- [WORK TASK]
Your answer should hold only the lines from the one with "Chamomile garden. white flowers" through the end of the records, repeated exactly and minus any pictures.

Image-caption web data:
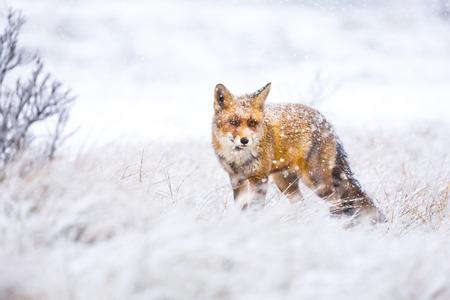 red fox in the snow Standard-Bild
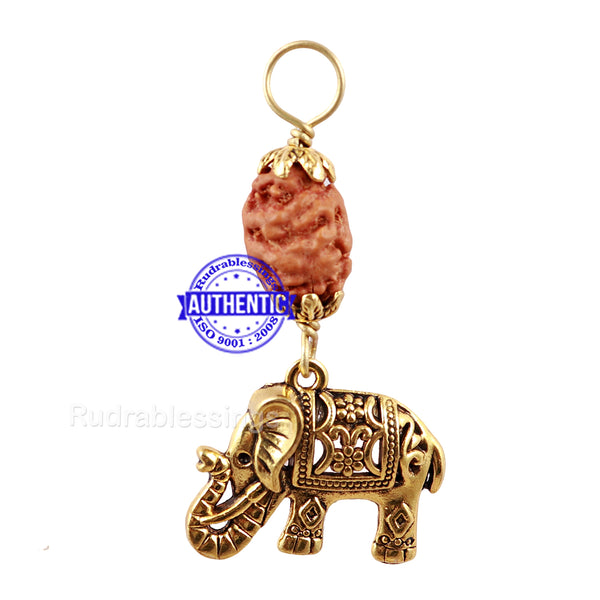 2 Mukhi Indonesian Rudraksha with Lucky Charm Elephant Pendant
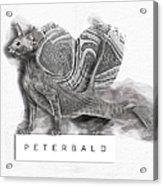 Peterbald Kitten 01 Acrylic Print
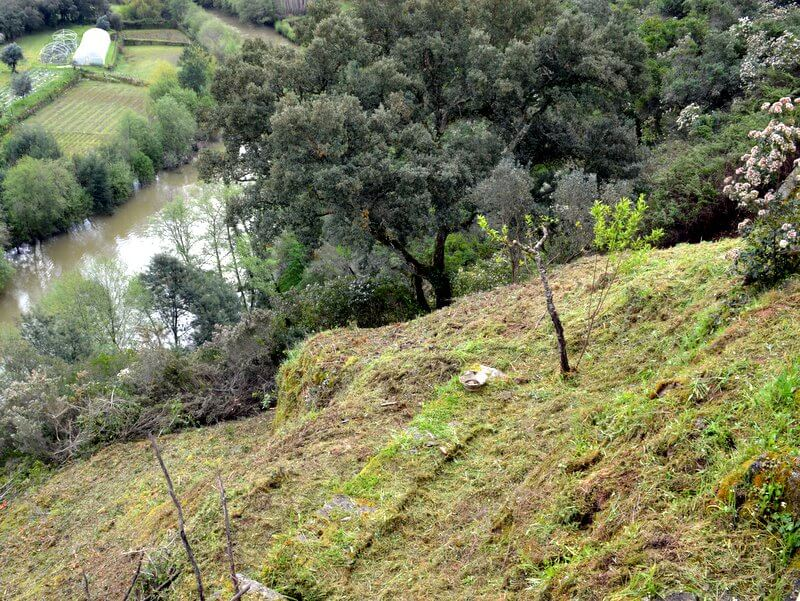 strimmed hillside and trees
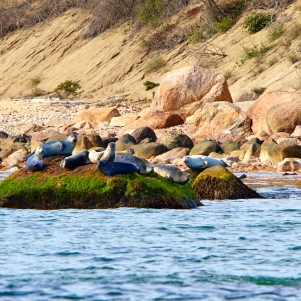 W-51 Lorenz_BigO2_1337- Seals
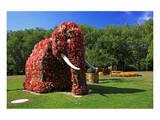 Flower Elephant in Maximilianpark  Hamm  North Rhine-Westphalia  Germany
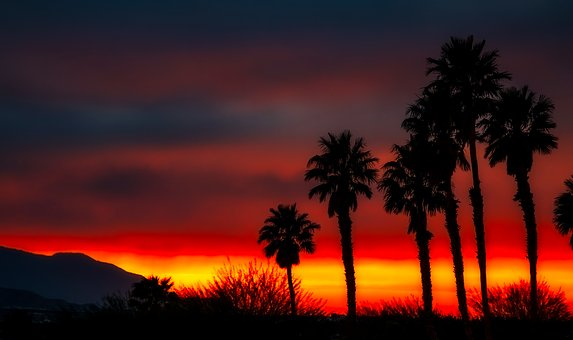 Palm Trees, Silhouettes, Sky, Clouds, Sunset, Dusk
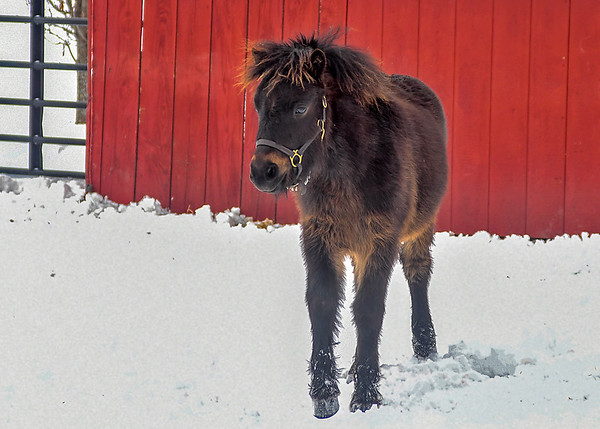 """<div class=""""jaDesc""""> <h4>Tiger with Fluffy Winter Coat - February 6, 2018</h4> <p>Tiger is 8 months old and filling out nicely.  He has quite the two tone forelock flair. </p></div>"""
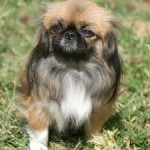 Useful Grooming Tips For Pekingese Dogs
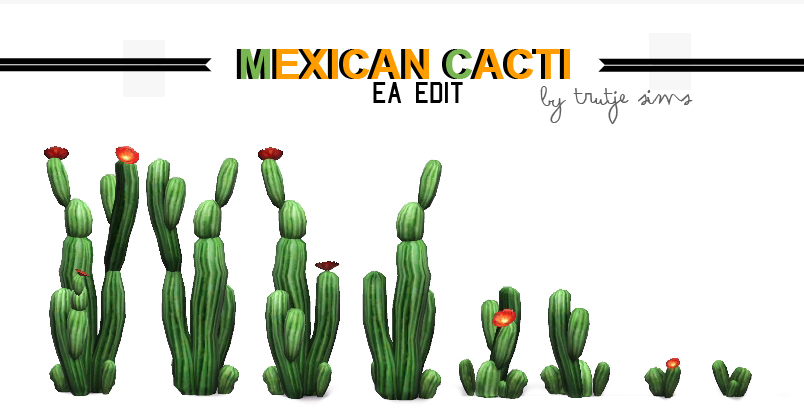 Mexican Cacti by Trutjesims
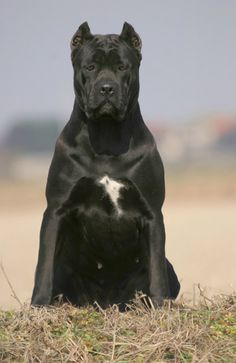 Another massive Cane Corso Cane Corso Mastiff, Chien Cane Corso, Cane Corso Dog Breed, Cane Corso Italian Mastiff, Mastiff Dogs, Huge Dogs, I Love Dogs, Bull Terriers, Cane Corsa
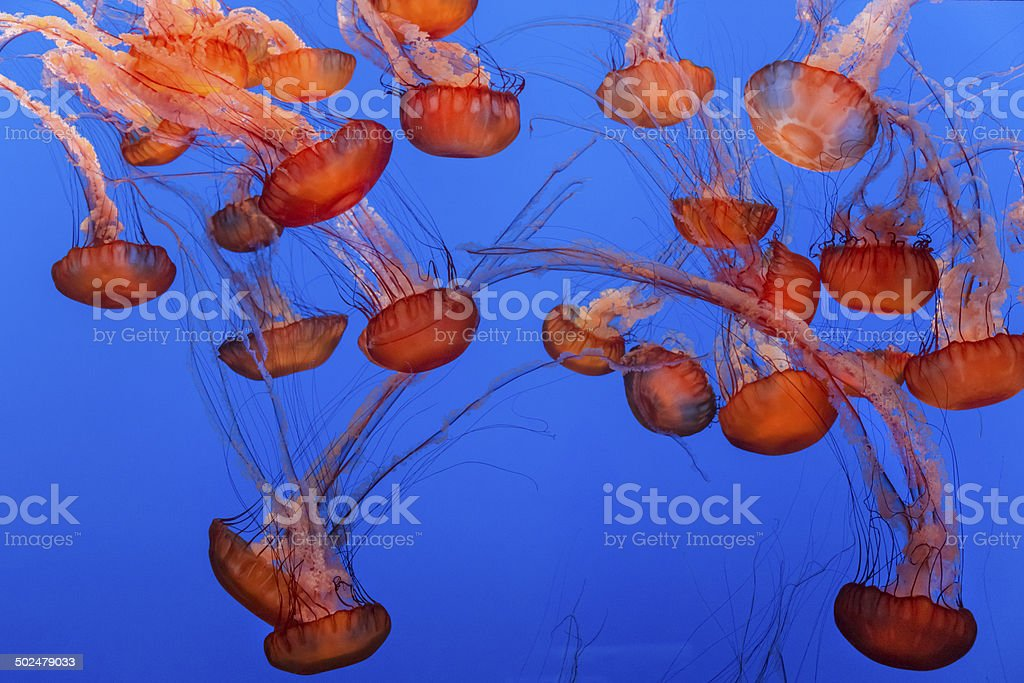 Jellyfish background stock photo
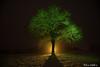 GrEeN tReE (Meli's Eye) Tags: lightpaint lightpainting light green orange vert naranja verde night nuit noche lumiere lumières luz belgium long exposure longue pose peinture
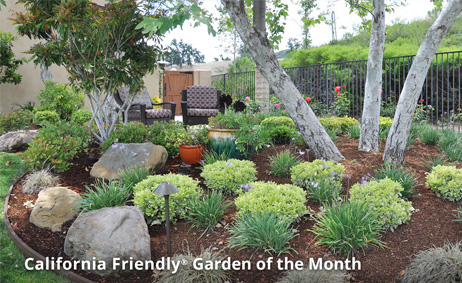 Image of California Friendly Garden that links to Garden of the Month page.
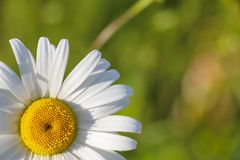 Chamomile garden. white flowers of Russian chamomile daisy. Beautiful nature scene with blooming medical chamomilles in sun flare. Chamomile garden. white stock images
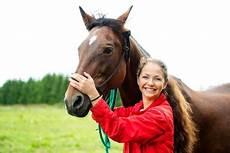 Op Versicherung Pferd - pferde op versicherung vergleich 100 vollschutz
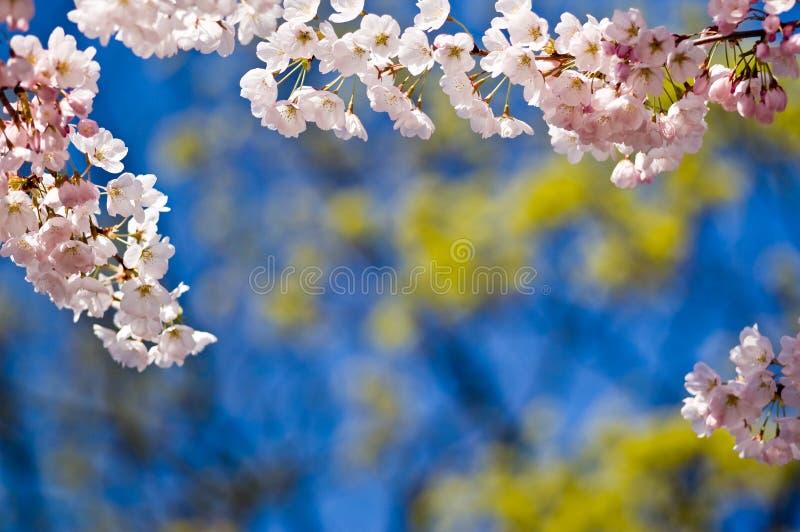 blomstrar Cherrykopieringsavstånd royaltyfri fotografi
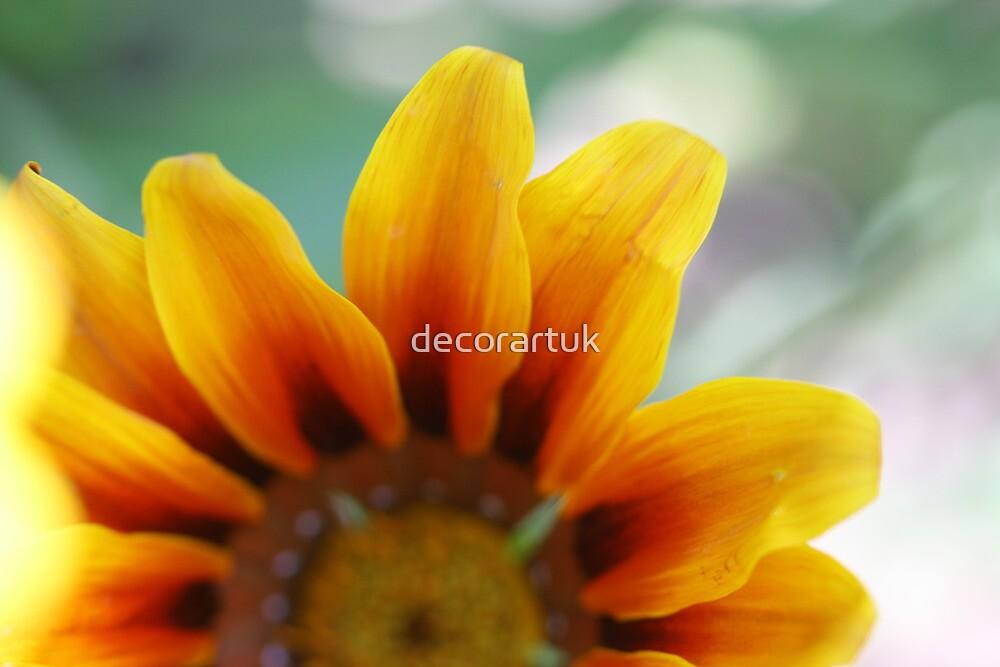 Miss Summer by decorartuk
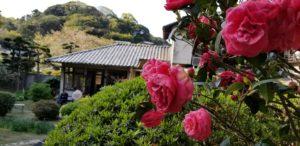 松浦邸 庭の椿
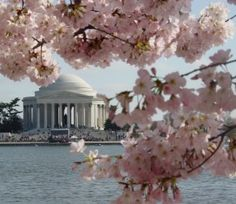 100 Free (& Almost Free) Things to Do in DC | I can't wait until my honeymoon there in March!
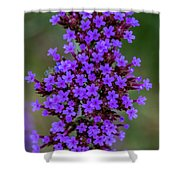 Flower_lavender 1072v Shower Curtain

- [RESPONSE FOR THIS EXERCISE]
 Chamomile garden. white flowers of Russian chamomile daisy. Beautiful nature scene with blooming medical chamomilles in sun flare. Chamomile garden. white stock images
 Op Versicherung Pferd - pferde op versicherung vergleich 100 vollschutz
 blomstrar Cherrykopieringsavstånd royaltyfri fotografi
 Miss Summer by decorartuk
 松浦邸 庭の椿
 100 Free (& Almost Free) Things to Do in DC | I can't wait until my honeymoon there in March!
 Flower_lavender 1072v Shower Curtain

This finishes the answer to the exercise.